### REQUIRED ACTION:
Reproduce the records below in their entirety, character for character.
----- MATERIAL FOR THIS TASK
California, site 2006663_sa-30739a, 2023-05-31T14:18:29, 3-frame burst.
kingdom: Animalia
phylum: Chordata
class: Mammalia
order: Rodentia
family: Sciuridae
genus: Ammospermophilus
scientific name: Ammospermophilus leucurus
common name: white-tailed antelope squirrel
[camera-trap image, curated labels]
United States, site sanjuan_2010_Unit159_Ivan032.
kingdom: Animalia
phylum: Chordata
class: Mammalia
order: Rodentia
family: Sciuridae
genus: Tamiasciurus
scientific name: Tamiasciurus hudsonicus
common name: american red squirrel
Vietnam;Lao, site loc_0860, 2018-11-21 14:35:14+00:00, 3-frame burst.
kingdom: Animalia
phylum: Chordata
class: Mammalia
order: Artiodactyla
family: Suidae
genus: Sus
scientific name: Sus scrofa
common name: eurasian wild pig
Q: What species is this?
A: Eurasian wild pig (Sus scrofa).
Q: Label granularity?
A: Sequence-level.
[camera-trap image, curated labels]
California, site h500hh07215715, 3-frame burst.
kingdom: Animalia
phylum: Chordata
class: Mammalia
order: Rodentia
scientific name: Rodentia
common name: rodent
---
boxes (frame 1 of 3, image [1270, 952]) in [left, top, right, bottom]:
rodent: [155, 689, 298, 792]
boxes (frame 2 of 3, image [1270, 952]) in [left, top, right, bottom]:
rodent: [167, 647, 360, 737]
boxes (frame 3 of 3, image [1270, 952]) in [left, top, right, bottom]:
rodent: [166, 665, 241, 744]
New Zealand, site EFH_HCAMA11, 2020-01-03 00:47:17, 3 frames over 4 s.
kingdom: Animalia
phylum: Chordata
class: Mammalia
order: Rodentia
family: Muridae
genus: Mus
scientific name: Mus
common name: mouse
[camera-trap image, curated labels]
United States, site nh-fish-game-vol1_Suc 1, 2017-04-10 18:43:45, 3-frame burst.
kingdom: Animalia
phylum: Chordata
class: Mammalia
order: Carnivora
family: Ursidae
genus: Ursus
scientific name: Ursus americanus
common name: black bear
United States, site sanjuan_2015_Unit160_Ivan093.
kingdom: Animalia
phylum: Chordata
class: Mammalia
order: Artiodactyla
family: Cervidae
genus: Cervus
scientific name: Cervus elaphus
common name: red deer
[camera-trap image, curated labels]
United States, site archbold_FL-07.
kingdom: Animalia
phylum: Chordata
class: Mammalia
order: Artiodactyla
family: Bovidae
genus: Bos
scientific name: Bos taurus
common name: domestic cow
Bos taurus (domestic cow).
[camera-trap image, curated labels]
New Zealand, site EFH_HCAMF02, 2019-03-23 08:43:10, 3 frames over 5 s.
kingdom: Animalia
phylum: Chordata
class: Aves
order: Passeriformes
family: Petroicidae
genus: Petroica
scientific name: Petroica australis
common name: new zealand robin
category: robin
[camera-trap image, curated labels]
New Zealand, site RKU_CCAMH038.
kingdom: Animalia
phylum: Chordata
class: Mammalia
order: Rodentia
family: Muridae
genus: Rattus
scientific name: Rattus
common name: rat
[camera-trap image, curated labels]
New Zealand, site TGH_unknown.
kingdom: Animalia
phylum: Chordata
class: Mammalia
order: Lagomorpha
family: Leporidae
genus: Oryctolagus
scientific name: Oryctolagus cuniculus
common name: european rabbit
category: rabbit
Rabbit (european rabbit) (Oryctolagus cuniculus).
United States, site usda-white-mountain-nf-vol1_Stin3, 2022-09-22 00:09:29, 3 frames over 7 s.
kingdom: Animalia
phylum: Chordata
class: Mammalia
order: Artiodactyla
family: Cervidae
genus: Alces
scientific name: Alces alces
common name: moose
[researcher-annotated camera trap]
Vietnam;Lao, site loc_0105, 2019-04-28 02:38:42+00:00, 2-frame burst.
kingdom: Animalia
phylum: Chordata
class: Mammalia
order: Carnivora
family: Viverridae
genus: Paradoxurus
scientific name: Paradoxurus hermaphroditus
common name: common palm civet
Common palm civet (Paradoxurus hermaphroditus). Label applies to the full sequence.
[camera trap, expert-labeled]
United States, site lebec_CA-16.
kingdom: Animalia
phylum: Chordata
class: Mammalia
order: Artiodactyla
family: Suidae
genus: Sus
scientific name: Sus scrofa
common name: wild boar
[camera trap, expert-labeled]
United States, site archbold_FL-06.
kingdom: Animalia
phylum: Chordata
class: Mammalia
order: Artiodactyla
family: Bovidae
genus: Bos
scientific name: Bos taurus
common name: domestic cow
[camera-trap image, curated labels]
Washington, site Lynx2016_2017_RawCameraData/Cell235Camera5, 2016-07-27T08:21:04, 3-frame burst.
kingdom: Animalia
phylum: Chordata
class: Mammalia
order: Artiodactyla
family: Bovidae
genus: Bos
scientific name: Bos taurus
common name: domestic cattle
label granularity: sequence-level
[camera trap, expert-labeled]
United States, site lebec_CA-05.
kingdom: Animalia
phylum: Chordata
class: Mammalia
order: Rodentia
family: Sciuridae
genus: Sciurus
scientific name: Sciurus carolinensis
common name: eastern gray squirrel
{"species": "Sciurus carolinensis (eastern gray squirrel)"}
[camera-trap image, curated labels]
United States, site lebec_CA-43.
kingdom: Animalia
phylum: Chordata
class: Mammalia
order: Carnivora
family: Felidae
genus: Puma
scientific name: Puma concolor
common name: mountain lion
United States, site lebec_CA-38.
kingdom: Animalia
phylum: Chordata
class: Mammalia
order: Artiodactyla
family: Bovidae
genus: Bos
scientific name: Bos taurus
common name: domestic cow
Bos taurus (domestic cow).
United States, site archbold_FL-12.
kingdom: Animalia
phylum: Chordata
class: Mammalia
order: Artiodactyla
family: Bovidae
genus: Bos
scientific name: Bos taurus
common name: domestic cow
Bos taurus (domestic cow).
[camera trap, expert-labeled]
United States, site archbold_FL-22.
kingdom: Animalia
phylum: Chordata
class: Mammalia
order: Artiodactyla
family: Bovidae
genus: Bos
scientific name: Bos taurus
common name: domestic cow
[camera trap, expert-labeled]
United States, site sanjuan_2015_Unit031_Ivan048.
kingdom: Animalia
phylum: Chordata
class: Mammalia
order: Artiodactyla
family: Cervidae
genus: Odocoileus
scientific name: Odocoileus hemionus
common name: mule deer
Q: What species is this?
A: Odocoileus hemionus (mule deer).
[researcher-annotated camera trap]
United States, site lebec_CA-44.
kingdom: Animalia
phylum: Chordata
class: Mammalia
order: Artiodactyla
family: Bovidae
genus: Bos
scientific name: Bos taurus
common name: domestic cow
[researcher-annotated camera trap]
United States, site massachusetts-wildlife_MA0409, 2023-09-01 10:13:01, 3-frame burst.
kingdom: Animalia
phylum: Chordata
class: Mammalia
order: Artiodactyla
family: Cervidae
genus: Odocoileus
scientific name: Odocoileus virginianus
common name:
----------
### RESULT FOR THIS TASK:
California, site 2006663_sa-30739a, 2023-05-31T14:18:29, 3-frame burst.
kingdom: Animalia
phylum: Chordata
class: Mammalia
order: Rodentia
family: Sciuridae
genus: Ammospermophilus
scientific name: Ammospermophilus leucurus
common name: white-tailed antelope squirrel
[camera-trap image, curated labels]
United States, site sanjuan_2010_Unit159_Ivan032.
kingdom: Animalia
phylum: Chordata
class: Mammalia
order: Rodentia
family: Sciuridae
genus: Tamiasciurus
scientific name: Tamiasciurus hudsonicus
common name: american red squirrel
Vietnam;Lao, site loc_0860, 2018-11-21 14:35:14+00:00, 3-frame burst.
kingdom: Animalia
phylum: Chordata
class: Mammalia
order: Artiodactyla
family: Suidae
genus: Sus
scientific name: Sus scrofa
common name: eurasian wild pig
Q: What species is this?
A: Eurasian wild pig (Sus scrofa).
Q: Label granularity?
A: Sequence-level.
[camera-trap image, curated labels]
California, site h500hh07215715, 3-frame burst.
kingdom: Animalia
phylum: Chordata
class: Mammalia
order: Rodentia
scientific name: Rodentia
common name: rodent
---
boxes (frame 1 of 3, image [1270, 952]) in [left, top, right, bottom]:
rodent: [155, 689, 298, 792]
boxes (frame 2 of 3, image [1270, 952]) in [left, top, right, bottom]:
rodent: [167, 647, 360, 737]
boxes (frame 3 of 3, image [1270, 952]) in [left, top, right, bottom]:
rodent: [166, 665, 241, 744]
New Zealand, site EFH_HCAMA11, 2020-01-03 00:47:17, 3 frames over 4 s.
kingdom: Animalia
phylum: Chordata
class: Mammalia
order: Rodentia
family: Muridae
genus: Mus
scientific name: Mus
common name: mouse
[camera-trap image, curated labels]
United States, site nh-fish-game-vol1_Suc 1, 2017-04-10 18:43:45, 3-frame burst.
kingdom: Animalia
phylum: Chordata
class: Mammalia
order: Carnivora
family: Ursidae
genus: Ursus
scientific name: Ursus americanus
common name: black bear
United States, site sanjuan_2015_Unit160_Ivan093.
kingdom: Animalia
phylum: Chordata
class: Mammalia
order: Artiodactyla
family: Cervidae
genus: Cervus
scientific name: Cervus elaphus
common name: red deer
[camera-trap image, curated labels]
United States, site archbold_FL-07.
kingdom: Animalia
phylum: Chordata
class: Mammalia
order: Artiodactyla
family: Bovidae
genus: Bos
scientific name: Bos taurus
common name: domestic cow
Bos taurus (domestic cow).
[camera-trap image, curated labels]
New Zealand, site EFH_HCAMF02, 2019-03-23 08:43:10, 3 frames over 5 s.
kingdom: Animalia
phylum: Chordata
class: Aves
order: Passeriformes
family: Petroicidae
genus: Petroica
scientific name: Petroica australis
common name: new zealand robin
category: robin
[camera-trap image, curated labels]
New Zealand, site RKU_CCAMH038.
kingdom: Animalia
phylum: Chordata
class: Mammalia
order: Rodentia
family: Muridae
genus: Rattus
scientific name: Rattus
common name: rat
[camera-trap image, curated labels]
New Zealand, site TGH_unknown.
kingdom: Animalia
phylum: Chordata
class: Mammalia
order: Lagomorpha
family: Leporidae
genus: Oryctolagus
scientific name: Oryctolagus cuniculus
common name: european rabbit
category: rabbit
Rabbit (european rabbit) (Oryctolagus cuniculus).
United States, site usda-white-mountain-nf-vol1_Stin3, 2022-09-22 00:09:29, 3 frames over 7 s.
kingdom: Animalia
phylum: Chordata
class: Mammalia
order: Artiodactyla
family: Cervidae
genus: Alces
scientific name: Alces alces
common name: moose
[researcher-annotated camera trap]
Vietnam;Lao, site loc_0105, 2019-04-28 02:38:42+00:00, 2-frame burst.
kingdom: Animalia
phylum: Chordata
class: Mammalia
order: Carnivora
family: Viverridae
genus: Paradoxurus
scientific name: Paradoxurus hermaphroditus
common name: common palm civet
Common palm civet (Paradoxurus hermaphroditus). Label applies to the full sequence.
[camera trap, expert-labeled]
United States, site lebec_CA-16.
kingdom: Animalia
phylum: Chordata
class: Mammalia
order: Artiodactyla
family: Suidae
genus: Sus
scientific name: Sus scrofa
common name: wild boar
[camera trap, expert-labeled]
United States, site archbold_FL-06.
kingdom: Animalia
phylum: Chordata
class: Mammalia
order: Artiodactyla
family: Bovidae
genus: Bos
scientific name: Bos taurus
common name: domestic cow
[camera-trap image, curated labels]
Washington, site Lynx2016_2017_RawCameraData/Cell235Camera5, 2016-07-27T08:21:04, 3-frame burst.
kingdom: Animalia
phylum: Chordata
class: Mammalia
order: Artiodactyla
family: Bovidae
genus: Bos
scientific name: Bos taurus
common name: domestic cattle
label granularity: sequence-level
[camera trap, expert-labeled]
United States, site lebec_CA-05.
kingdom: Animalia
phylum: Chordata
class: Mammalia
order: Rodentia
family: Sciuridae
genus: Sciurus
scientific name: Sciurus carolinensis
common name: eastern gray squirrel
{"species": "Sciurus carolinensis (eastern gray squirrel)"}
[camera-trap image, curated labels]
United States, site lebec_CA-43.
kingdom: Animalia
phylum: Chordata
class: Mammalia
order: Carnivora
family: Felidae
genus: Puma
scientific name: Puma concolor
common name: mountain lion
United States, site lebec_CA-38.
kingdom: Animalia
phylum: Chordata
class: Mammalia
order: Artiodactyla
family: Bovidae
genus: Bos
scientific name: Bos taurus
common name: domestic cow
Bos taurus (domestic cow).
United States, site archbold_FL-12.
kingdom: Animalia
phylum: Chordata
class: Mammalia
order: Artiodactyla
family: Bovidae
genus: Bos
scientific name: Bos taurus
common name: domestic cow
Bos taurus (domestic cow).
[camera trap, expert-labeled]
United States, site archbold_FL-22.
kingdom: Animalia
phylum: Chordata
class: Mammalia
order: Artiodactyla
family: Bovidae
genus: Bos
scientific name: Bos taurus
common name: domestic cow
[camera trap, expert-labeled]
United States, site sanjuan_2015_Unit031_Ivan048.
kingdom: Animalia
phylum: Chordata
class: Mammalia
order: Artiodactyla
family: Cervidae
genus: Odocoileus
scientific name: Odocoileus hemionus
common name: mule deer
Q: What species is this?
A: Odocoileus hemionus (mule deer).
[researcher-annotated camera trap]
United States, site lebec_CA-44.
kingdom: Animalia
phylum: Chordata
class: Mammalia
order: Artiodactyla
family: Bovidae
genus: Bos
scientific name: Bos taurus
common name: domestic cow
[researcher-annotated camera trap]
United States, site massachusetts-wildlife_MA0409, 2023-09-01 10:13:01, 3-frame burst.
kingdom: Animalia
phylum: Chordata
class: Mammalia
order: Artiodactyla
family: Cervidae
genus: Odocoileus
scientific name: Odocoileus virginianus
common name:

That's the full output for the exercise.